Task instructions:
1. Decide whether each statement below agrees with the mailing-list reply on memory models, and answer each with yes or no, followed by the deciding words from that reply quoted exactly.
(a) The reply states that on x86 the acquire in the example needs no barrier.
(b) The reply states that compiler barriers work in only one direction.
(c) The reply calls the gcc behavior a bug in the volatile case.
2. Continue the mailing-list reply on memory models, starting after its final quoted lines, in the voice of the person replying.

Re: Memory corruption due to word sharing

From: Torvald Riegel
Date: Wed Feb 01 2012 - 15:42:02 EST


On Wed, 2012-02-01 at 11:47 -0800, Linus Torvalds wrote:
> On Wed, Feb 1, 2012 at 9:42 AM, Torvald Riegel <triegel@xxxxxxxxxx> wrote:
> >
> > We need a proper memory model.
>
> Not really.
>
> The fact is, the kernel will happily take the memory model of the
> underlying hardware.

You do rely on the compiler to do common transformations I suppose:
hoist loads out of loops, CSE, etc. How do you expect the compiler to
know whether they are allowed for a particular piece of code or not?

An example, C++11 pseudo code:
atomic<int> shared_flags[123];
x = 0;
for(...)
if (shared_flags[i].load(memory_order_acquire))
x += shared_data;

Now, can we hoist the load of shared_data to out of the loop? The
acquire tells the compiler that this is not allowed.
Now assume x86, and it's memory model. The acquire in there isn't
visible because you don't need a barrier for that. So, what's the
compiler gonna do? Never hoist any loops because an acquire might be
intended?
So, you could add a compiler barrier in there (volatile asm...). But
those work in both directions, and the acquire only works in one
direction, allowing the first store to x to be moved later.

> Trying to impose some compiler description of the
> memory model is actually horribly bad, because it automatically also
> involves compiler synchronization points - which will try to be
> portable and easy to understand, and quite frankly, that will
> automatically result in what is technically known as a "shitload of
> crap".

What is a "compiler synchronization point"?
Have you actually read the C++11/C11 memory model?

> Now, a strict memory model is fine for portability, and to make it
> simple for programmers. I actually largely approve of the Java memory
> model approach, even if it has been horribly problematic and has some
> serious problems. But it's not something that is acceptable for the
> kernel - we absolutely do *not* want the compiler to introduce some
> memory model, because we are very much working together with whatever
> the hardware memory model is, and we do our own serialization
> primitives.

I think you underestimate the issues here. The memory model that's the
kernel is programmed against is what tells the compiler which
transformations are allowed, and which aren't. You seem to claim that
this is just the hardware's memory model that counts, but it's clear
that you have an implicit language memory model in mind, because
otherwise the compiler could never hoist any loads, for example (to be
safe, conservatively).

> > No vague assumptions with lots of hand-waving.
>
> So here's basically what the kernel needs:
>
> - if we don't touch a field, the compiler doesn't touch it.

"we don't touch a field": what does that mean precisely? Never touch it
in the same thread? Same function? Same basic block? Between two
sequence points? When crossing synchronizing code? For example, in the
above code, can we touch it earlier/later?

I understand where this rule is heading (granularity races...), but
really, this isn't precise, and this all affects what optimizations are
allowed. In this context, "show me the code" means having something
more formal, unfortunately, to prevent ambiguities.

For this reason, I suggested to have a look at the C11 model, and then
complain about limitations in this model.

>
> This is the rule that gcc now violates with bitfields.

For the volatile case, that's a bug, yes. For the non-volatile, I'd
need to check.

> This is a gcc bug. End of story. The "volatile" example proves it -
> anybody who argues otherwise is simply wrong, and is just trying to
> make excuses.

Listing:
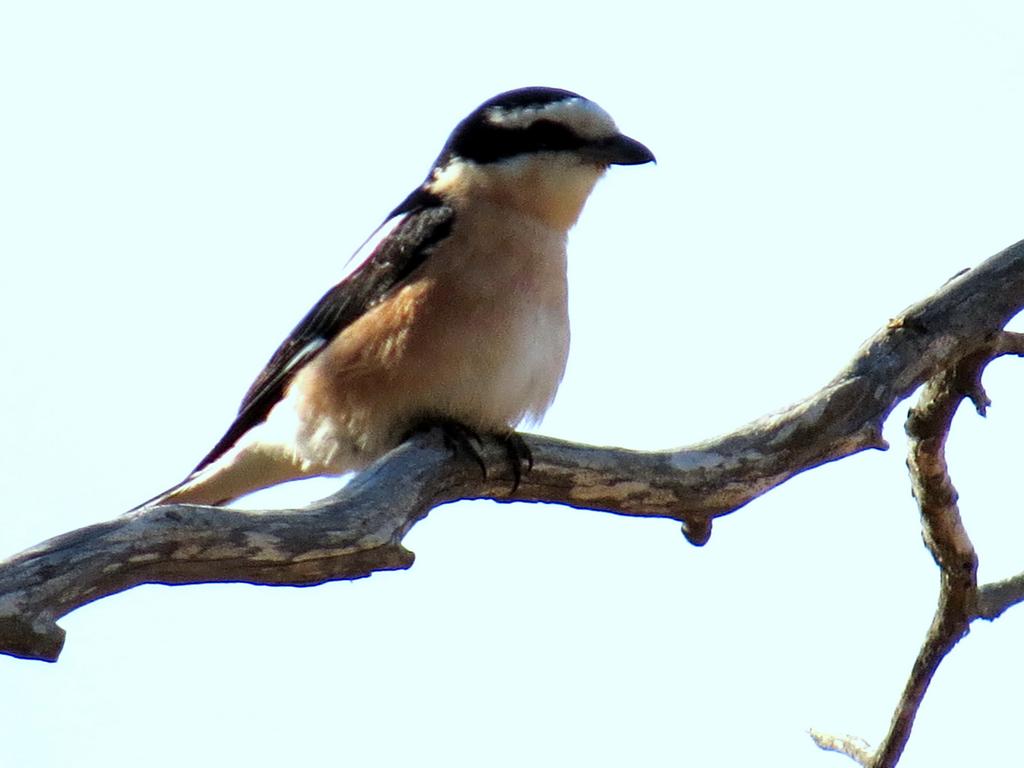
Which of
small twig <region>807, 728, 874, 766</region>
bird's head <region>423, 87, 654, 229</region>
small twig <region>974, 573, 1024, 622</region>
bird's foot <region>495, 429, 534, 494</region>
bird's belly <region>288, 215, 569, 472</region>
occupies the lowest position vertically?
small twig <region>807, 728, 874, 766</region>

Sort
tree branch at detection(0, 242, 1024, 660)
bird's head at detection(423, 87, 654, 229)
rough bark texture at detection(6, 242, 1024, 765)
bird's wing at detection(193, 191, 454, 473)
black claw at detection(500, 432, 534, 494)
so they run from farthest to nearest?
bird's head at detection(423, 87, 654, 229) < bird's wing at detection(193, 191, 454, 473) < black claw at detection(500, 432, 534, 494) < rough bark texture at detection(6, 242, 1024, 765) < tree branch at detection(0, 242, 1024, 660)

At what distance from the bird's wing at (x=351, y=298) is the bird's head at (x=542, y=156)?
169mm

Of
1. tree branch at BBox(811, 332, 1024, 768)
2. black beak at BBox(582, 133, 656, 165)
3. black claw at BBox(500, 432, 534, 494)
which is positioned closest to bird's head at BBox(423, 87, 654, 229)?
black beak at BBox(582, 133, 656, 165)

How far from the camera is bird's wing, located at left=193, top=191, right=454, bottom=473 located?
6000 millimetres

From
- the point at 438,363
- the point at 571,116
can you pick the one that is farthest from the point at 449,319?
the point at 571,116

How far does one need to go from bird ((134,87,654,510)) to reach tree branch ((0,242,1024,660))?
246 millimetres

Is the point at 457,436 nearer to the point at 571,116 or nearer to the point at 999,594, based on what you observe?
the point at 571,116

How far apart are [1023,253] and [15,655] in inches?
149

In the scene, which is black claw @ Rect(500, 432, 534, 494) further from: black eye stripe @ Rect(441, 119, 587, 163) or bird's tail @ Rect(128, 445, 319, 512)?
black eye stripe @ Rect(441, 119, 587, 163)

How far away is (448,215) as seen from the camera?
239 inches

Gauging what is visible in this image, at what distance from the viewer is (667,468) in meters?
5.23

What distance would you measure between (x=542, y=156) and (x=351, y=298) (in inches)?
36.9

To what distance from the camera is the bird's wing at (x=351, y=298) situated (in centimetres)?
600

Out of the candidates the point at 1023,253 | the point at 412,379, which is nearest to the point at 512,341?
the point at 412,379
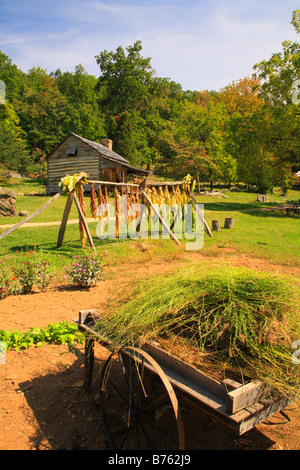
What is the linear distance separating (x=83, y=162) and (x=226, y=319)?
87.2 ft

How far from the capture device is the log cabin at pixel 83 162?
88.2 feet

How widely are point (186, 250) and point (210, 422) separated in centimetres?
717

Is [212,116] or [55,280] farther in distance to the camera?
[212,116]

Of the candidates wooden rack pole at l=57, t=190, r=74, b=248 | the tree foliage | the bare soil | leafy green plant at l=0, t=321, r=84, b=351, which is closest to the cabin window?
the tree foliage

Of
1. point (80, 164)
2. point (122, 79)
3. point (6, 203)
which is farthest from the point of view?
point (122, 79)

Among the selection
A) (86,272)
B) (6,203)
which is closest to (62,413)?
(86,272)

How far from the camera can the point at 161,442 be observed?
281 centimetres

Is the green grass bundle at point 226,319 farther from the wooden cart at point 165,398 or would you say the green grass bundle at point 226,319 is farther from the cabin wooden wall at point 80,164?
the cabin wooden wall at point 80,164

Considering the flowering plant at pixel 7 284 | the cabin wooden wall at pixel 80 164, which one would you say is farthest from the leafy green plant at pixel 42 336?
the cabin wooden wall at pixel 80 164

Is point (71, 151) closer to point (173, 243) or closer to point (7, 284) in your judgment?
point (173, 243)

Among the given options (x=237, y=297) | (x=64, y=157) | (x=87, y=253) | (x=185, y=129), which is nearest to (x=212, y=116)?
(x=185, y=129)

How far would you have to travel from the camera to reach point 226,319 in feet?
8.09

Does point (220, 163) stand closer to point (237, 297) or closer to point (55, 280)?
point (55, 280)

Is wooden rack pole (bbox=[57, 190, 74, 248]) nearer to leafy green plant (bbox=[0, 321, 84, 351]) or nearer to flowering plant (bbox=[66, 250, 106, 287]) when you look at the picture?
flowering plant (bbox=[66, 250, 106, 287])
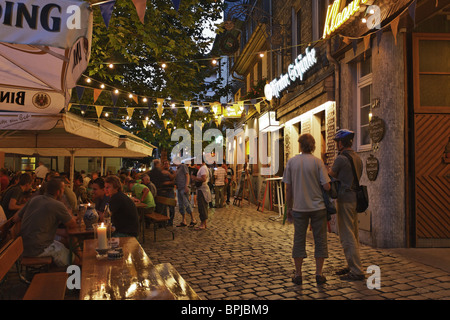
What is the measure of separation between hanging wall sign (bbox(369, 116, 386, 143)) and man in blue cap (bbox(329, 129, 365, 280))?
8.02 feet

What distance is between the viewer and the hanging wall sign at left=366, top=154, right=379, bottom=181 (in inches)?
335

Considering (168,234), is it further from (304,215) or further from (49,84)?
(49,84)

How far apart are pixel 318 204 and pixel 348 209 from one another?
1.52ft

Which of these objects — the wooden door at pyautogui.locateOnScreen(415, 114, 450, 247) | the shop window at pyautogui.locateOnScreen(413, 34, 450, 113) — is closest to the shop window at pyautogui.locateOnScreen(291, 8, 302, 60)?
the shop window at pyautogui.locateOnScreen(413, 34, 450, 113)

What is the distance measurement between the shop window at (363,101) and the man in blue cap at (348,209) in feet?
11.8

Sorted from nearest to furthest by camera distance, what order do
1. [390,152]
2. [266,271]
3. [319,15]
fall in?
[266,271] < [390,152] < [319,15]

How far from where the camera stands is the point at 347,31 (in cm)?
963

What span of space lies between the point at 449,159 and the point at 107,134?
6.70 meters

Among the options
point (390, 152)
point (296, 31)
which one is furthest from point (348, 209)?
point (296, 31)

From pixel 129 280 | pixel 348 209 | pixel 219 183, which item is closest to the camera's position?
pixel 129 280

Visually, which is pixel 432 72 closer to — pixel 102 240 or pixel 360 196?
pixel 360 196

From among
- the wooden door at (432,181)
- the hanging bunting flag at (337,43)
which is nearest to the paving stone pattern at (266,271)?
the wooden door at (432,181)

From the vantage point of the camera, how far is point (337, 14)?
32.2 ft

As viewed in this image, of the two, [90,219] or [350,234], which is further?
[90,219]
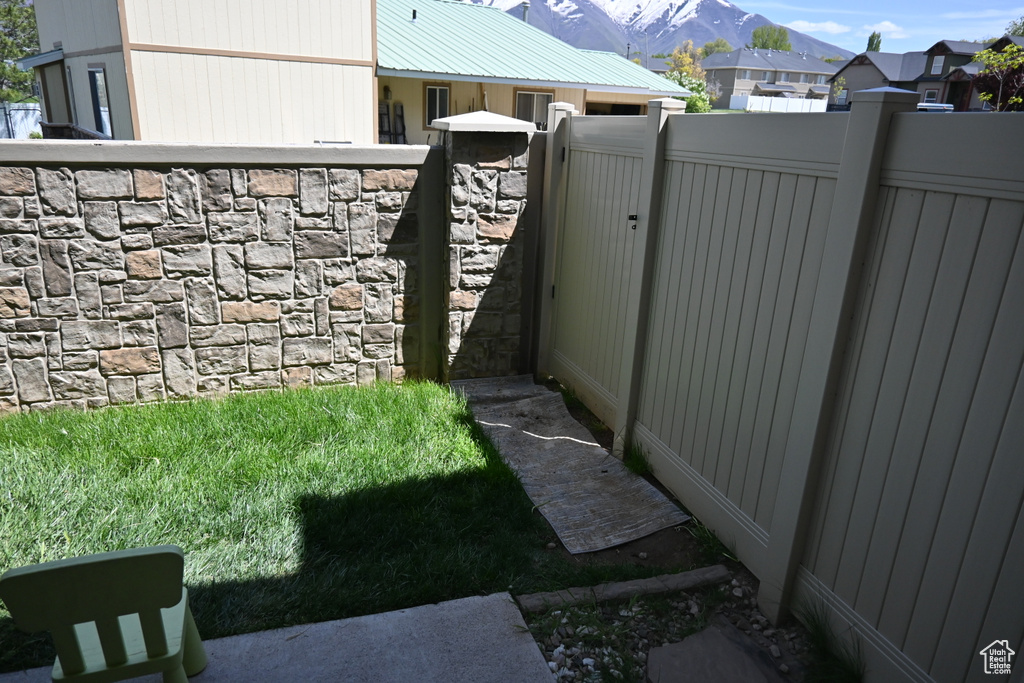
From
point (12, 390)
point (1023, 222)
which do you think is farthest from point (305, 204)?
point (1023, 222)

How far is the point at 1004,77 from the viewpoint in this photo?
12750 mm

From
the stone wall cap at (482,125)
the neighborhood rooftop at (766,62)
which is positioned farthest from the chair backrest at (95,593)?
the neighborhood rooftop at (766,62)

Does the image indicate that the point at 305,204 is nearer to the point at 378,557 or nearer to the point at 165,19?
the point at 378,557

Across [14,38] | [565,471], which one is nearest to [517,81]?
[565,471]

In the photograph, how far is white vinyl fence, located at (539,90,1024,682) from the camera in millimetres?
1923

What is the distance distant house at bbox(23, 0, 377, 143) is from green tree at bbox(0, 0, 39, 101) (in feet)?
98.2

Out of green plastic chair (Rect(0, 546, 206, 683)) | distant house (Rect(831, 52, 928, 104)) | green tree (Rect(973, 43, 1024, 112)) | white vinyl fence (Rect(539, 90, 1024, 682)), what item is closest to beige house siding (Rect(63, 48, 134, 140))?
white vinyl fence (Rect(539, 90, 1024, 682))

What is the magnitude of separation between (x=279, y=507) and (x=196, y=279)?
6.21 ft

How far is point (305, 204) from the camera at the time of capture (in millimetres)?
4480

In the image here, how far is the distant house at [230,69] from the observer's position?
1065 cm

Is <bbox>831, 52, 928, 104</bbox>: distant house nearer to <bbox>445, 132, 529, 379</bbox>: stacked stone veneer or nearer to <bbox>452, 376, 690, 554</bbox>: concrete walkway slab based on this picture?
<bbox>445, 132, 529, 379</bbox>: stacked stone veneer

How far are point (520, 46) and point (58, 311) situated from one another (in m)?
14.3

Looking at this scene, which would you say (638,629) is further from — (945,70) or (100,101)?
(945,70)

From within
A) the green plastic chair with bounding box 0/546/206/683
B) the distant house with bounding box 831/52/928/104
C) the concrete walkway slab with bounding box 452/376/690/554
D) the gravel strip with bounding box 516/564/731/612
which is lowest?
the concrete walkway slab with bounding box 452/376/690/554
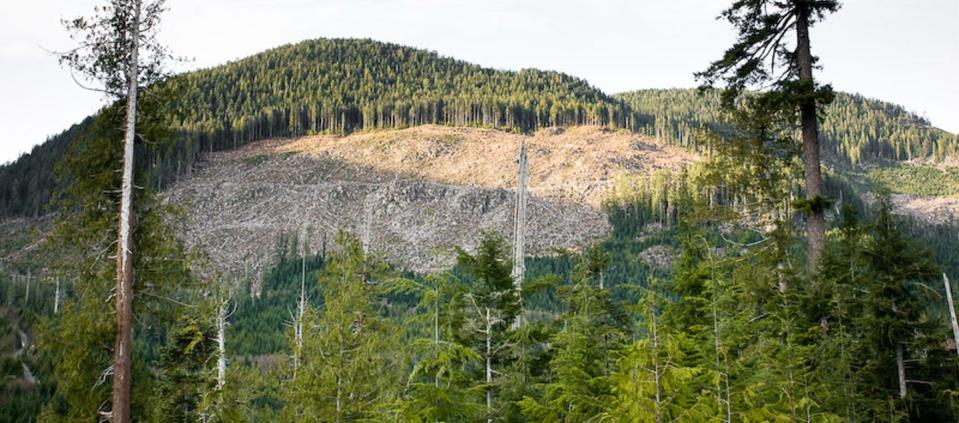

Responses for each task:
1.
(a) Yes: "The acquire in there isn't visible because you don't need a barrier for that."
(b) No: "But those work in both directions, and the acquire only works in one direction"
(c) Yes: "For the volatile case, that's a bug, yes."

2.
I'm trying to explain here why language memory models are a good thing,
and not the enemy.


> - if we need to touch something only once, or care about something
> that is touched only conditionally, and we actually need to make sure
> that it is touched *only* under that condition, we already go to quite
> extreme lengths to tell the compiler so.
>
> We usually use an access with a "volatile" cast on it or tricks
> like that. Or we do the whole "magic asm that says it modified memory
> to let the compiler know not to try anything clever"
>
> - The kernel IS NOT GOING TO MARK DATA STRUCTURES.
>
> Marking data structures is seriously stupid and wrong. It's not the
> *data* that has access rules, it's the *code* that has rules of
> access.

And types are usually a good way to enforce code that accesses a piece
of state to behave similarly. Which is what atomic<foo> does, and what
I meant. From the overall C++/C perspective, it makes sense to require
types for atomics. For the kernel, I don't care.

> Stuff that is "volatile" in one context is not volatile in another. If
> you hold a RCU write lock, it may well be entirely stable, and marking
> it volatile is *wrong*, and generating code as if it was volatile is
> pure and utter shit.

Agreed. There is no full and portable way to do the weaker accesses
with atomicsc, but memory_order_relaxed is very close and essentially
just guarantees atomic access, which isn't too hard on most
architectures (ie, not the same overhead as volatile).
You could as well cast the atomic to an nonatomic, but this assumes that
atomics have the same bit representation as the same but nonatomic type.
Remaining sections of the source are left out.